+++ Data for processing +++

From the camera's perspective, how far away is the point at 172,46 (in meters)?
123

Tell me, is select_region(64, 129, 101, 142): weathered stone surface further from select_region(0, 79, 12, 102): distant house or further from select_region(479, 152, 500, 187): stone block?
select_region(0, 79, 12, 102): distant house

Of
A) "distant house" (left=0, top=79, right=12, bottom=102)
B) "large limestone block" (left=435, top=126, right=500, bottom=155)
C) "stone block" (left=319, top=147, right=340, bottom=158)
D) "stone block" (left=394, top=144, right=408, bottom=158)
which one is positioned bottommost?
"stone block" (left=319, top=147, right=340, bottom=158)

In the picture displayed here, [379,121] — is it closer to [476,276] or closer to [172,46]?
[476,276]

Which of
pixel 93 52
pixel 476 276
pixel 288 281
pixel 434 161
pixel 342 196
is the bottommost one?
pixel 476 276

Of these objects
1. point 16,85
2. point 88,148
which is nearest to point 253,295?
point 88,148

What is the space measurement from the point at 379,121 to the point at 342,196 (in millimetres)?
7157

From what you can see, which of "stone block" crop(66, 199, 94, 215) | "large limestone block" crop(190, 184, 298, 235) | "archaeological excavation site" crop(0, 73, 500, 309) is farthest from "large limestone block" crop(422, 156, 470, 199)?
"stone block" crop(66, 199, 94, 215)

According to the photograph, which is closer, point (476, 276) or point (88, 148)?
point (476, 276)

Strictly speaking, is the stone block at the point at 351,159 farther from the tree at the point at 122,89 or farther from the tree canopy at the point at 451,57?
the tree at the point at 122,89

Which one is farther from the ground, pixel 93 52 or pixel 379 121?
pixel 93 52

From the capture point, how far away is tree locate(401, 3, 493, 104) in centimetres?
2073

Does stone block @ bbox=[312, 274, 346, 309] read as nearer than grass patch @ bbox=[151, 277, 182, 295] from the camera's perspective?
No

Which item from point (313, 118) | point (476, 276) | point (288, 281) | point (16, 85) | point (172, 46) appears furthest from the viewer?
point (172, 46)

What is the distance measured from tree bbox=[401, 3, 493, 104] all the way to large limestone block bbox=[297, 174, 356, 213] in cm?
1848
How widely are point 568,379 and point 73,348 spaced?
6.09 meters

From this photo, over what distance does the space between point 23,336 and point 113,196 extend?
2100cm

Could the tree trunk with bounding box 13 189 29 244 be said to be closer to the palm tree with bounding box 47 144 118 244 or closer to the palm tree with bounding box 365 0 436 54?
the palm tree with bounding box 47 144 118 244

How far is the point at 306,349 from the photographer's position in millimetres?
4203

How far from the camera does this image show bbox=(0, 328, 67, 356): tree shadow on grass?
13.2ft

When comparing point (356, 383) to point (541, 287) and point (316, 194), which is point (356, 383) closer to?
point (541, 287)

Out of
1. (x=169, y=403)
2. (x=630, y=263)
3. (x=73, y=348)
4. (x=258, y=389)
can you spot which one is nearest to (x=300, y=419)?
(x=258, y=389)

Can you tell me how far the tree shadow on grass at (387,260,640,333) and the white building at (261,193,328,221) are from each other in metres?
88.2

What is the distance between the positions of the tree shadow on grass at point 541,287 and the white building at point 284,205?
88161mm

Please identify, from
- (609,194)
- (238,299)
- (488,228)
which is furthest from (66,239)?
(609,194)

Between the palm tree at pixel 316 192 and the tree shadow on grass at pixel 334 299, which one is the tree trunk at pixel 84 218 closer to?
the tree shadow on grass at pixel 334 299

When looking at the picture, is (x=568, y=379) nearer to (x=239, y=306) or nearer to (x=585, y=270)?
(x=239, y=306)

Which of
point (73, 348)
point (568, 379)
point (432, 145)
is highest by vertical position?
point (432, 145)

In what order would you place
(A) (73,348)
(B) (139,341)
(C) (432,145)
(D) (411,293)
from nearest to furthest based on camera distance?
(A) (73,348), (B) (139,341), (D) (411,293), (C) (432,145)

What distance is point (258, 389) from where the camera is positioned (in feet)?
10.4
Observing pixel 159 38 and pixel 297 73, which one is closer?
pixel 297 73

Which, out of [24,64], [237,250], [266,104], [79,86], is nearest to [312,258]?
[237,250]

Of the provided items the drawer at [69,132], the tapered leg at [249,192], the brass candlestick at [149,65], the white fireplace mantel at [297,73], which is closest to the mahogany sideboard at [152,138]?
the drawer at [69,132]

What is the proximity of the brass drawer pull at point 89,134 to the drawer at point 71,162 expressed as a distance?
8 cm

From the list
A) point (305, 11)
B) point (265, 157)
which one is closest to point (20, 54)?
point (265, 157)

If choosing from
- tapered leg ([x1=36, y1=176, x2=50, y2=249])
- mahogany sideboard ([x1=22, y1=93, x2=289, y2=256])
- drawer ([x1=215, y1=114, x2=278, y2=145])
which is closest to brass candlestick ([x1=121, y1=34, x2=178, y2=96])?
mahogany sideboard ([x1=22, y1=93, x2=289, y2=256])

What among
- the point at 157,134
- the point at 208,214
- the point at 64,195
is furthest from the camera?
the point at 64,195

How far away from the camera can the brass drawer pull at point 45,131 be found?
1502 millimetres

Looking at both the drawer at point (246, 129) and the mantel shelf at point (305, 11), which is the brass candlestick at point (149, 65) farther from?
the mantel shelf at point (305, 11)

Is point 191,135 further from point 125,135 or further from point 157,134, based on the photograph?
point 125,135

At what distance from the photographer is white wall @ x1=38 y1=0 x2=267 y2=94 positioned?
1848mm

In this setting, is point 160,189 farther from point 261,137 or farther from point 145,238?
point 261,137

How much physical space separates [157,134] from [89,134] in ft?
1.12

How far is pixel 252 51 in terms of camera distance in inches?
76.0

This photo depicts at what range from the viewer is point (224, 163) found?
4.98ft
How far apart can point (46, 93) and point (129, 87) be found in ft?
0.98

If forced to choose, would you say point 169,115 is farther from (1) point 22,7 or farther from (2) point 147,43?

+++

- [Task details]
Return everything from the line containing "How far is pixel" down to the final line of the entries above, including both of those lines, copied word for word.

- [Written answer]
How far is pixel 252 51 in terms of camera distance in inches?
76.0

This photo depicts at what range from the viewer is point (224, 163) found?
4.98ft
How far apart can point (46, 93) and point (129, 87) be found in ft?
0.98

If forced to choose, would you say point 169,115 is farther from (1) point 22,7 or farther from (2) point 147,43?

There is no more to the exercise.